Tables are conceptually similar to TCAMs and this implementation could be
labelled as an "algorithmic" TCAM. Tables have a key of a specific size,
maximum number of entries and masks allowed. The basic P4 key types
are supported (exact, LPM, ternary, and ranges) although the kernel side is
oblivious of all that and sees only bit blobs which it masks before a
lookup is performed.

This commit allows users to create, update, delete, get, flush and dump
table _entries_ (templates were described in earlier patch).

Note that table entries can only be created once the pipeline template is
sealed.

For example, a user issuing the following command:

tc p4ctrl create myprog/table/cb/tname  \
  dstAddr 10.10.10.0/24 srcAddr 192.168.0.0/16 prio 16 \
  action send param port port1

indicates we are creating a table entry in table "cb/tname" (a table
residing in control block "cb") on a pipeline named "myprog".

User space tc will create a key which has a value of 0x0a0a0a00c0a00000
(10.10.10.0 concatenated with 192.168.0.0) and a mask value of
0xffffff00ffff0000 (/24 concatenated with /16) that will be sent to the
kernel. In addition a priority field of 16 is passed to the kernel as
well as the action definition.
The priority field is needed to disambiguate in case two entries
match. In that case, the kernel will choose the one with lowest priority
number.

If the user wanted to, for example, update our just created entry with
an action, they'd issue the following command:

tc p4ctrl update myprog/table/cb/tname srcAddr 10.10.10.0/24 \
  dstAddr 192.168.0.0/16 prio 16 action send param port port5

In this case, the user needs to specify the pipeline name, the table name,
the key and the priority, so that we can locate the table entry.

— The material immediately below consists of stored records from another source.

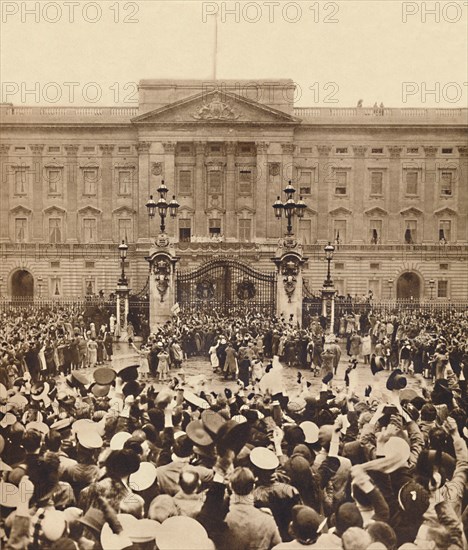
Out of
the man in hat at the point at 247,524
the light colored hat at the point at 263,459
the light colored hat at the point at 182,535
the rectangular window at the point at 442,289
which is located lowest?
the light colored hat at the point at 182,535

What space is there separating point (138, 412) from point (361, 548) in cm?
399

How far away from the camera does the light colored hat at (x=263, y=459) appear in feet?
23.2

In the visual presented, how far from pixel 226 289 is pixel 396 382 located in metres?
5.68

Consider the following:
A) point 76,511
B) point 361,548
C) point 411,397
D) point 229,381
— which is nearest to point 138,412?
point 76,511

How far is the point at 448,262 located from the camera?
1338 cm

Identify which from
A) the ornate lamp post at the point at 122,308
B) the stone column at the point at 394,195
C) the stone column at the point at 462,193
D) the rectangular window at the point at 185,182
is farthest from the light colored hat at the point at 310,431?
the rectangular window at the point at 185,182

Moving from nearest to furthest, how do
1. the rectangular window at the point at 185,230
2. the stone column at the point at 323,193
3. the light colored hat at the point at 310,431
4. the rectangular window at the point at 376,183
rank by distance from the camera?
the light colored hat at the point at 310,431 → the rectangular window at the point at 376,183 → the rectangular window at the point at 185,230 → the stone column at the point at 323,193

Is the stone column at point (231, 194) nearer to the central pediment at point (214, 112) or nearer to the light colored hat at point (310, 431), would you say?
the central pediment at point (214, 112)

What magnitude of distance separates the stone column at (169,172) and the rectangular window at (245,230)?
7.20 ft

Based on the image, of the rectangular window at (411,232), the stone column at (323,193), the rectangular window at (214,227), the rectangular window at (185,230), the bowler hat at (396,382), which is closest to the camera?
the bowler hat at (396,382)

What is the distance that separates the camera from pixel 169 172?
14844mm

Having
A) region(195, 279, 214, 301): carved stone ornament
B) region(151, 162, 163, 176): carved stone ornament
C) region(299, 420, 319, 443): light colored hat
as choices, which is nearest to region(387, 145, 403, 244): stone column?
region(195, 279, 214, 301): carved stone ornament

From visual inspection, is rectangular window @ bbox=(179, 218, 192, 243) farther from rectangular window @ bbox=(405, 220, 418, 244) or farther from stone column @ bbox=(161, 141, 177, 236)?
rectangular window @ bbox=(405, 220, 418, 244)

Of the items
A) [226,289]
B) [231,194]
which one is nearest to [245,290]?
[226,289]
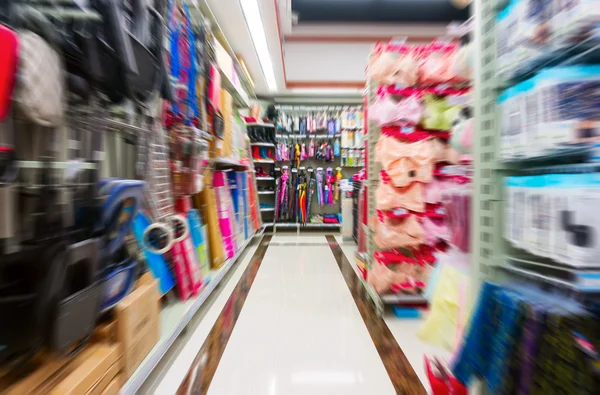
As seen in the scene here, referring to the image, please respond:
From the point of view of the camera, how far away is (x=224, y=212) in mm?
2996

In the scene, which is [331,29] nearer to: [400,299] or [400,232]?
[400,232]

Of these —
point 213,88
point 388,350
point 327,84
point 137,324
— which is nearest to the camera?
point 137,324

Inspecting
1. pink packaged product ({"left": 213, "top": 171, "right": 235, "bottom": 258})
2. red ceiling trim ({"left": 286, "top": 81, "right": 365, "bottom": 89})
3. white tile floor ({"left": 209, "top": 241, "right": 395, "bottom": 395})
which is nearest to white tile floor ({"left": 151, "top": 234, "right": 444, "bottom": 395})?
white tile floor ({"left": 209, "top": 241, "right": 395, "bottom": 395})

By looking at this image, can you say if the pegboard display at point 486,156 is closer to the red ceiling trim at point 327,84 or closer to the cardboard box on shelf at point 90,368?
the cardboard box on shelf at point 90,368

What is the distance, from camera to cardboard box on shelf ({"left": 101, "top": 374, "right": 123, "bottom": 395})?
98 centimetres

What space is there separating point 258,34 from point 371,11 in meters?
1.67

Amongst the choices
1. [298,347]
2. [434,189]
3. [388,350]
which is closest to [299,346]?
[298,347]

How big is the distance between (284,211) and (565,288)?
5435 millimetres

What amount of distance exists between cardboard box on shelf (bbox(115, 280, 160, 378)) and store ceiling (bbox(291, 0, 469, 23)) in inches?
161

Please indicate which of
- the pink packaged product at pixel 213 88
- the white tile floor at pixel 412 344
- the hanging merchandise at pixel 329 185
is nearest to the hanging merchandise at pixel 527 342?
the white tile floor at pixel 412 344

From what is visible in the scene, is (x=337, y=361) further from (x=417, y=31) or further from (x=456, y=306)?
(x=417, y=31)

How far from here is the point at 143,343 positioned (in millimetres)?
1264

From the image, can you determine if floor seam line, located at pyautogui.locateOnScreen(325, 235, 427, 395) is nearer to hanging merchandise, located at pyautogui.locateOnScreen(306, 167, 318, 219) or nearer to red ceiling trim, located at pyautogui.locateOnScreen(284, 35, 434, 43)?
hanging merchandise, located at pyautogui.locateOnScreen(306, 167, 318, 219)

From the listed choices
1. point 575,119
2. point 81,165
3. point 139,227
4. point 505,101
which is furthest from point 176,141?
point 575,119
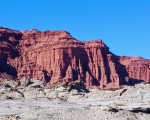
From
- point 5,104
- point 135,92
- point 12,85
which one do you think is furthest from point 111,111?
point 12,85

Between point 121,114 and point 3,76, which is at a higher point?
point 3,76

If the user wanted to, for example, get the table entry that we just
updated, they'd issue the following command:

tc p4ctrl get myprog/table/cb/tname srcAddr 10.10.10.0/24 \
  dstAddr 192.168.0.0/16 prio 16

Note that, again, we need to specify the pipeline name, the table name,
the key and the priority, so that we can locate the table entry.

If the user wanted to delete the table entry we created, they'd issue the
following command:

tc p4ctrl del myprog/table/cb/tname srcAddr 10.10.10.0/24 \
  dstAddr 192.168.0.0/16 prio 16

Note that, again, we need to specify the pipeline name, the table
name, the key and the priority, so that we can
locate the table entry.

We can also flush all the table entries from a specific table.
To flush the table entries of table tname ane pipeline ptables,
the user would issue the following command:

tc p4ctrl del myprog/table/cb/tname

We can also dump all the table entries from a specific table.
To dump the table entries of table tname and pipeline myprog, the user
would issue the following command:

tc p4ctrl get myprog/table/cb/tname

__Table Entry Permissions__

Table entries can have permissions specified when they are being added.
Caveat: we are doing a lot more than what P4 defines because we feel it is
necessary.

It should be noted that there are two types of permissions:
 - Table permissions which are a property of the table (think directory in
   file systems). These are set by the template (see earlier patch on table
   template).
 - Table entry permissions which are specific to a table entry (think a
   file in a directory). This patch describes those permissions.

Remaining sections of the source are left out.